SPE addresses those cases with LS. The latency is low, and a programer may be able to design a good app-specific prefetcher.

That said, will a game programer throw a sloppy, abstract objects like linked list to SPE? If the exotic configuration of Cell forces developers to think about optimization in early stages, it's not that bad.
 
one said:
That said, will a game programer throw a sloppy, abstract objects like linked list to SPE? If the exotic configuration of Cell forces developers to think about optimization in early stages, it's not that bad.

If you want physics on your SPUs, you'll need a space decomposition structure (for collisions), that's likely to be an oct-tree or a K-D tree. A tree regardless.

Trees are made up of nodes, linked together by pointers.

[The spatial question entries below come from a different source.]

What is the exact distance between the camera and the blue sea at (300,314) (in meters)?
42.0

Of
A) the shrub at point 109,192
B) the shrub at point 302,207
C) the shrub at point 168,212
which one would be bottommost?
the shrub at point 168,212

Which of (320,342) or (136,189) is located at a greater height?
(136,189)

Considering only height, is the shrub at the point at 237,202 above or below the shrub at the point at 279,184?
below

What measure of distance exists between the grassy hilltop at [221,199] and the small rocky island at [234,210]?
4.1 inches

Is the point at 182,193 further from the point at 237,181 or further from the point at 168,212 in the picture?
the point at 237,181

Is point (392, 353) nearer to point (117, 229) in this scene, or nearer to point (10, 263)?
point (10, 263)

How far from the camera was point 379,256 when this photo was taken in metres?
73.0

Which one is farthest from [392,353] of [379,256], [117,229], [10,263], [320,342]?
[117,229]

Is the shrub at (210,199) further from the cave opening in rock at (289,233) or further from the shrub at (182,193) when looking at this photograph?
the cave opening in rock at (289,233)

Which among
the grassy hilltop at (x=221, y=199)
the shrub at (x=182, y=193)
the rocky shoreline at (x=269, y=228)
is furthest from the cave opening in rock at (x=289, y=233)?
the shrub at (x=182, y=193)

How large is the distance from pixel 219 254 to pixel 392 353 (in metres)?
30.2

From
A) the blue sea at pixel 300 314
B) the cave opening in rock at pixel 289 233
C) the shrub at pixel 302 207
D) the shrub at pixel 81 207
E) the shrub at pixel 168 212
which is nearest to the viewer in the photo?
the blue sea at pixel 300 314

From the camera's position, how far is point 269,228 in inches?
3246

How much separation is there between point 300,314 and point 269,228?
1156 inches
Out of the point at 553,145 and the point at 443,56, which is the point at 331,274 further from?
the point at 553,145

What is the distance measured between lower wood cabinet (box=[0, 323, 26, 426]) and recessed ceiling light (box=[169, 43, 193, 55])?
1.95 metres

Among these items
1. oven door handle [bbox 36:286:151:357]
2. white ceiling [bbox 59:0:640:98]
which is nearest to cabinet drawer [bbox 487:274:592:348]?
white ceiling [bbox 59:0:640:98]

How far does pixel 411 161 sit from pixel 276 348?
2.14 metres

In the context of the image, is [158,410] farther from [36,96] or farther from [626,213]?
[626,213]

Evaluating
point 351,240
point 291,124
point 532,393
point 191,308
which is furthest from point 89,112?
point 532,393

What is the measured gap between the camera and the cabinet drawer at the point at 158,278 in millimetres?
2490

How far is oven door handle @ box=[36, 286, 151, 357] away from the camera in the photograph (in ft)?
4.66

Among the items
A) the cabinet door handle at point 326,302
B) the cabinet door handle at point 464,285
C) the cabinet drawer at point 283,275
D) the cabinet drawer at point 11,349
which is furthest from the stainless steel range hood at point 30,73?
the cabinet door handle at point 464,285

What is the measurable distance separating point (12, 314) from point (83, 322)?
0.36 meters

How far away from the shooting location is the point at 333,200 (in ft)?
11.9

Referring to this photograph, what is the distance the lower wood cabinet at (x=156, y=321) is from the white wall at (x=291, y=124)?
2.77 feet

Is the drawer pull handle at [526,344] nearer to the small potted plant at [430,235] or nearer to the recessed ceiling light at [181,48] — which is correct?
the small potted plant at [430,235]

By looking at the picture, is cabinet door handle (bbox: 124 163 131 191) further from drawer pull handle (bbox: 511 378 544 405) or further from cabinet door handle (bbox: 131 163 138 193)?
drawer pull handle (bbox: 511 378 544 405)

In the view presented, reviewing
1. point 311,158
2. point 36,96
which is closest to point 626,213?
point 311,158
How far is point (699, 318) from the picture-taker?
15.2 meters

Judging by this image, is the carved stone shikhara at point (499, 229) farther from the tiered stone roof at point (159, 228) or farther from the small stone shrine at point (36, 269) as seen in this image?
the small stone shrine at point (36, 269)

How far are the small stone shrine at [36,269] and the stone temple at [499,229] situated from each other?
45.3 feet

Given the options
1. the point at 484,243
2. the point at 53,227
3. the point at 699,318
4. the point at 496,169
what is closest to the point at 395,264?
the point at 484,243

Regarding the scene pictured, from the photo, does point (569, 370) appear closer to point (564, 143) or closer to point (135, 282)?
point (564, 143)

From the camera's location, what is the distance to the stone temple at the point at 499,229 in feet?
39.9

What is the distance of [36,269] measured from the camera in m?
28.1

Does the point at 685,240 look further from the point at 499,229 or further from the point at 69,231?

If the tree can be contained in the LS, fine, if not.... :(

Cheers
 
Gubbi said:
If you want physics on your SPUs, you'll need a space decomposition structure (for collisions), that's likely to be an oct-tree or a K-D tree. A tree regardless.

You can make these structures very compact. My memory's a little hazy, but IIRC in a K-D tree, you can represent a node with 32-bits (4 bytes) (leaf contents are stored elsewhere..but with compression and the structure i'm thinking of here, you could simultaneously store about 4,000 nodes and 38,000 vertices given 128KB of data. For leaf contents, you'd be preloading/prefetching..there are easy ways to do this, and then perhaps smarter ways. Indeed, given hardware cache control or none at all, it may be beneficial to implement a software cache for something like this regardless). I'm not sure how typically large a tree is, though, I'll admit. There's possibly also the potential for splitting a tree and handing different branches to different SPUs for searches and the like?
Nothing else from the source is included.